Norberto Ismael Cafasso, secretario gremial de Unión Obrera Ladrillera de la República Argentina (UOLRA), manifiesta: “No hay una estadística terminada, pero calculamos que la actividad genera unos 15 mil puestos, el índice de informalidad laboral y trabajo infantil en la actividad es muy alto. Es algo contra lo que peleamos, aunque es difícil de erradicar”.
Casi la totalidad de los trabajadores ladrilleros son migrantes bolivianos, muchos son analfabetos y algunos sólo hablan quechua, condiciones propicias para que terminen formando parte de este circuito de explotación cercano a la esclavitud. Gente retraída, de pocas palabras, temerosa, sumisa y con muchas carencias son contratadas por paisanos suyos que pasaron al otro lado del mostrador y hacen usufructo del trabajo de sus compatriotas.

________________________________________

▶ _Explora el material_
1. Según el texto sobre los trabajadores ladrilleros, ¿cuántos puestos de trabajo calculan en la UOLRA que genera la actividad?
2. Continúa el texto sobre los trabajadores ladrilleros a partir de su última oración.

▶ _Extracto de datos_
________________________________________

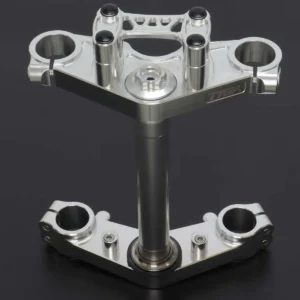 Triple Clamp Set, CNC Silver, Ninja150R/Victor150
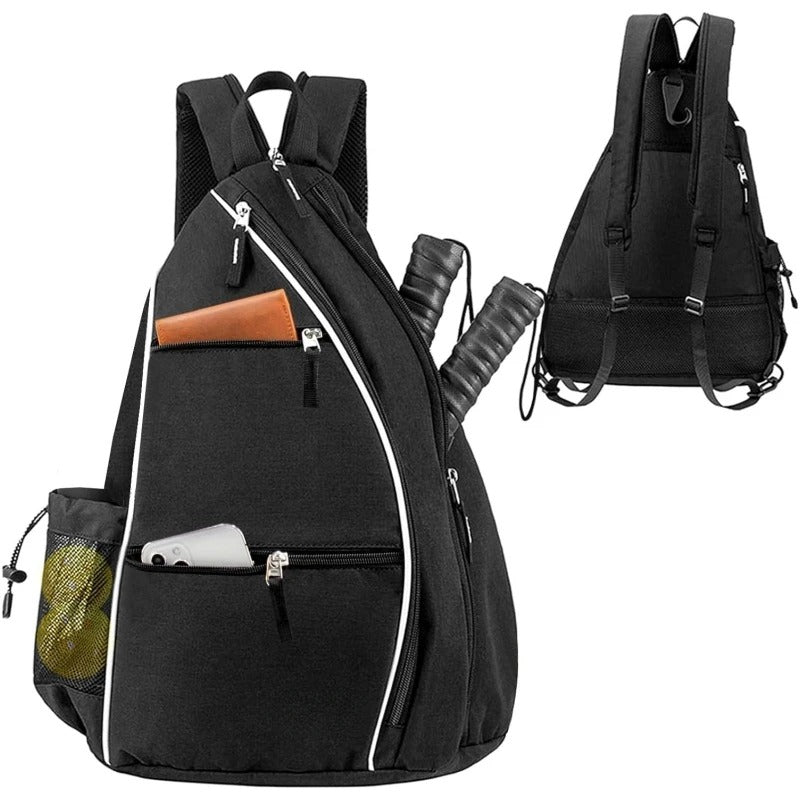 Tennis Sling Backpack - Black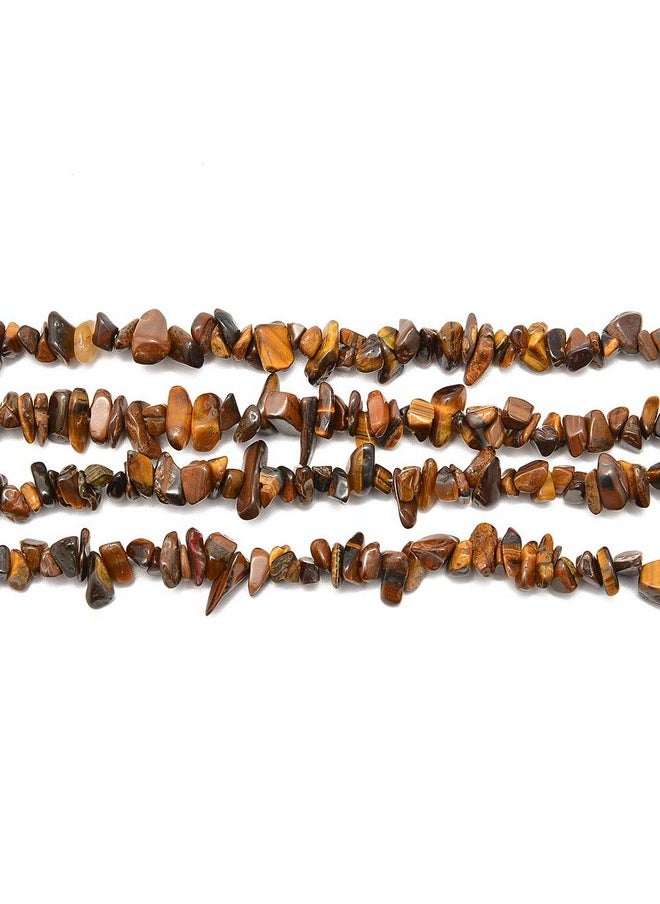 PLTbeads - 5 8Mm Natral Healing Gemstone Waist Bracelets Necklace Kit Irregular Stone Diy Crafts Design Jewelry Making 1 Strand Per Bag Approxi 34 Inch (Yellow Tiger Eye Chips) - Image 1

________________________________________

▶ _Respuestas del ejercicio_
1. Unos 15 mil puestos.

2.
La combinación entre un Estado ausente, un sindicato cómplice, una sociedad indiferente y la dificultad para llegar a los lugares donde se desarrolla la actividad conforman este ámbito de trabajo, donde los derechos laborales, las condiciones de higiene y salud, y el respeto hacia las personas que sólo tienen para vender su trabajo, no existen.